Analyzing Web Traffic
ECML/PKDD 2007 Discovery Challenge
September 17-21, 2007, Warsaw, Poland

Laboratoire d'Informatique, de Robotique et de Microélectronique de Montpellier EMA LGI2P
Bee-Ware Univ. Montpellier 2

Introduction - Main objectives - Dataset - Evaluation - Cooperation

The number of computer attacks carried out grows in tandem with the web. According to the National Institute of Standards and Technology, American companies as early as 2004 suffered losses of up to 59.6 billion dollars following IT attacks. Considering the number of IT systems now deployed, intrusion detection is a significant research area for the purpose of assessing and forecasting system attacks as early as possible.

The OSI model is usually represented by a diagram showing a column composed of stacked rectangular shapes, each one symbolizing a layer of the model. However, in reality the seventh layer is much wider and more diverse than the layers below it. This application layer is definitely the biggest, widest, and most complex of all. It contains more than just protocols and parameters, and is made up of languages, scripts, libraries and human concepts... As a consequence, the OSI model observed from a security perspective makes the diagram take on a reversed pyramid shape. So the higher the layers, the richer and more diverse is their content, which means they are also more complex to secure.


Trying to filter application traffic as diverse and dynamic as Web traffic can quickly bring awareness of the existence of several strong constraints and the necessity to fulfil specific requirements.

Unknown attack detection
(or Zero day attacks) A major consequence of application diversity is that the potential for vulnerabilities is infinite. Experience has already revealed that the vast majority of application attacks consist in the unknown variety.
False Positives
Considering the richness and diversity of this domain, and seeing that the threshold of acceptance is user-dependent, avoiding and eliminating False Positives are critical issues when analyzing the application layer
Ambiguous queries
When looking at existing applications it becomes quickly obvious that they harbour weaknesses or vulnerabilities. Traffic addressing these resources will then appear to carry weaknesses, but cannot be blocked without stopping the application.
Abnormal behaviour detection
Attacks are not the only danger prevalent. Securing Web traffic is a more complex task than mere intrusion prevention. There are various other types of requests that require supervision.
[Table of Contents]

Introduction - Main objectives - Dataset - Evaluation - Cooperation

The issue being addressed by this challenge is the filtering of application attacks in Web traffic. This is a complex matter because of diversity in attack purposes and means, the quantity of data involved and technological shifts. Application attacks can be multi-class and undergo constant change. They do however maintain some distinguishing features (escaping, bypassing, keywords matching external entities, etc.).

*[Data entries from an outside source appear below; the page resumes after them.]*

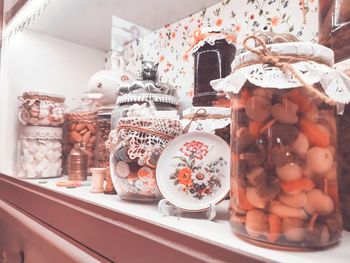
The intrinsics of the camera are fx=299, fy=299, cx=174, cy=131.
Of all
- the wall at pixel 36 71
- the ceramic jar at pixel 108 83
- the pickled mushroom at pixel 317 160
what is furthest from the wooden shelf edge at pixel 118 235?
the wall at pixel 36 71

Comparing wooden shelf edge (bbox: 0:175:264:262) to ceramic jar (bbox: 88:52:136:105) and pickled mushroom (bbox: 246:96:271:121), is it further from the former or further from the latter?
ceramic jar (bbox: 88:52:136:105)

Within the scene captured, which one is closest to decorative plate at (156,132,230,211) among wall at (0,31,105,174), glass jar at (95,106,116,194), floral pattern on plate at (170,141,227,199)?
floral pattern on plate at (170,141,227,199)

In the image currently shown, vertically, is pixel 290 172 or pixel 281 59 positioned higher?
pixel 281 59

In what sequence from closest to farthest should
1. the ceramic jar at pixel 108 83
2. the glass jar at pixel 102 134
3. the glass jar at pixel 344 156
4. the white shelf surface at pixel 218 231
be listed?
the white shelf surface at pixel 218 231
the glass jar at pixel 344 156
the glass jar at pixel 102 134
the ceramic jar at pixel 108 83

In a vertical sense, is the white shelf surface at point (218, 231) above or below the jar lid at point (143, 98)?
below

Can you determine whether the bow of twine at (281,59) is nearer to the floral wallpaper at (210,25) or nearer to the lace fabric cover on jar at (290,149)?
the lace fabric cover on jar at (290,149)

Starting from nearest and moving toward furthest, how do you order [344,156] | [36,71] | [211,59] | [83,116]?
[344,156] < [211,59] < [83,116] < [36,71]

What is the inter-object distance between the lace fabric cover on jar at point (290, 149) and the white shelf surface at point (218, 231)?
1 cm

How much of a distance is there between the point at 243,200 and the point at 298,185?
6 cm

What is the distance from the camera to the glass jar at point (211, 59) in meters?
0.60

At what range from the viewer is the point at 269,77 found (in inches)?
12.1

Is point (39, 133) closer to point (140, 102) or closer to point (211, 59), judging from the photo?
point (140, 102)

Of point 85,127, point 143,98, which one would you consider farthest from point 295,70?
point 85,127

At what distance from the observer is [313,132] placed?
1.01ft
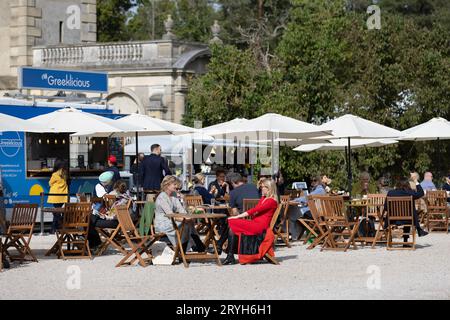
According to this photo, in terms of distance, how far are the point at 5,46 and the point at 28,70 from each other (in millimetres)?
14585

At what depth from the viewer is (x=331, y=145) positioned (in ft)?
94.2

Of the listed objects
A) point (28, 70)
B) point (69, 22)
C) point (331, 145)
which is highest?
point (69, 22)

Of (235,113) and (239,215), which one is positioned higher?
(235,113)

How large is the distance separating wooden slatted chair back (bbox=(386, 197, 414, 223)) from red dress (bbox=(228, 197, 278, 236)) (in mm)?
2967

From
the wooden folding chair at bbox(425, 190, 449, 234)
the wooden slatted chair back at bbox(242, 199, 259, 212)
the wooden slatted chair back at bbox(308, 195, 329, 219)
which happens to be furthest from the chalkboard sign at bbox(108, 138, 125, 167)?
the wooden slatted chair back at bbox(242, 199, 259, 212)

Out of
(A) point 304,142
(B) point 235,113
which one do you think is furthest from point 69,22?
(A) point 304,142

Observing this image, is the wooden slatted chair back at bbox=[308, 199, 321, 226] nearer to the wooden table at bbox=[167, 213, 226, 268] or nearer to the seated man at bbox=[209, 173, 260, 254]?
the seated man at bbox=[209, 173, 260, 254]

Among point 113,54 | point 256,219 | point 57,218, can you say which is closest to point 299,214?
point 256,219

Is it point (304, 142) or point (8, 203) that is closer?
point (8, 203)

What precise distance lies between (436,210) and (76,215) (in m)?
9.20

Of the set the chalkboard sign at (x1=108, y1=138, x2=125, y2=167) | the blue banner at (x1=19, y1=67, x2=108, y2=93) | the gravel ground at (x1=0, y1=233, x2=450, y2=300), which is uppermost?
the blue banner at (x1=19, y1=67, x2=108, y2=93)

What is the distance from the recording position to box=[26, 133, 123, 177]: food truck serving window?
2533 cm
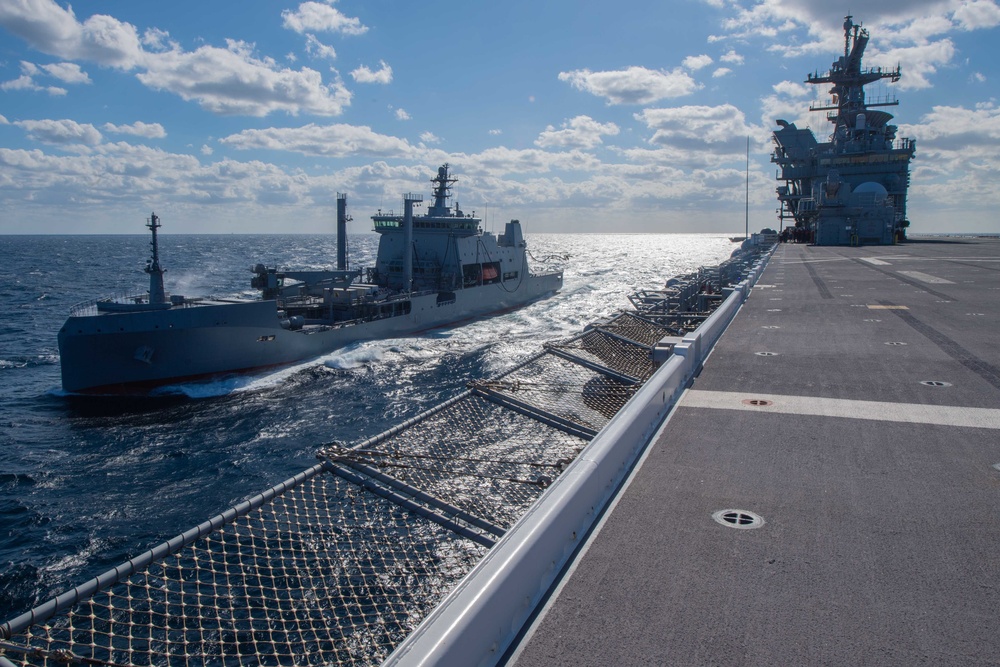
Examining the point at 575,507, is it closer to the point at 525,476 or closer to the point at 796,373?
the point at 796,373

To achieve this aim data sources available from HTTP query logs will be used. Using this data we can not only recognize an attack but also define which class it belongs to. Participants would have to start with an HTTP query in context and deduce which class it belongs to and what is its level of relevance.

To address this issue in the most efficient way, we will divide the challenge into several tasks:

  1. Task 1: Multi-class and contextual classification
    We have to be able to classify queries that may belong to different classes, and we have to do so according to context. A query in attack form that is not dangerous because made in the wrong context has to be properly labelled. The amount of data to process being considerable due to traffic density, any real-world classification application should be able to process the queries extremely quickly. Participants will hence be judged on the classification performance but also on the time performance of their algorithm implementations.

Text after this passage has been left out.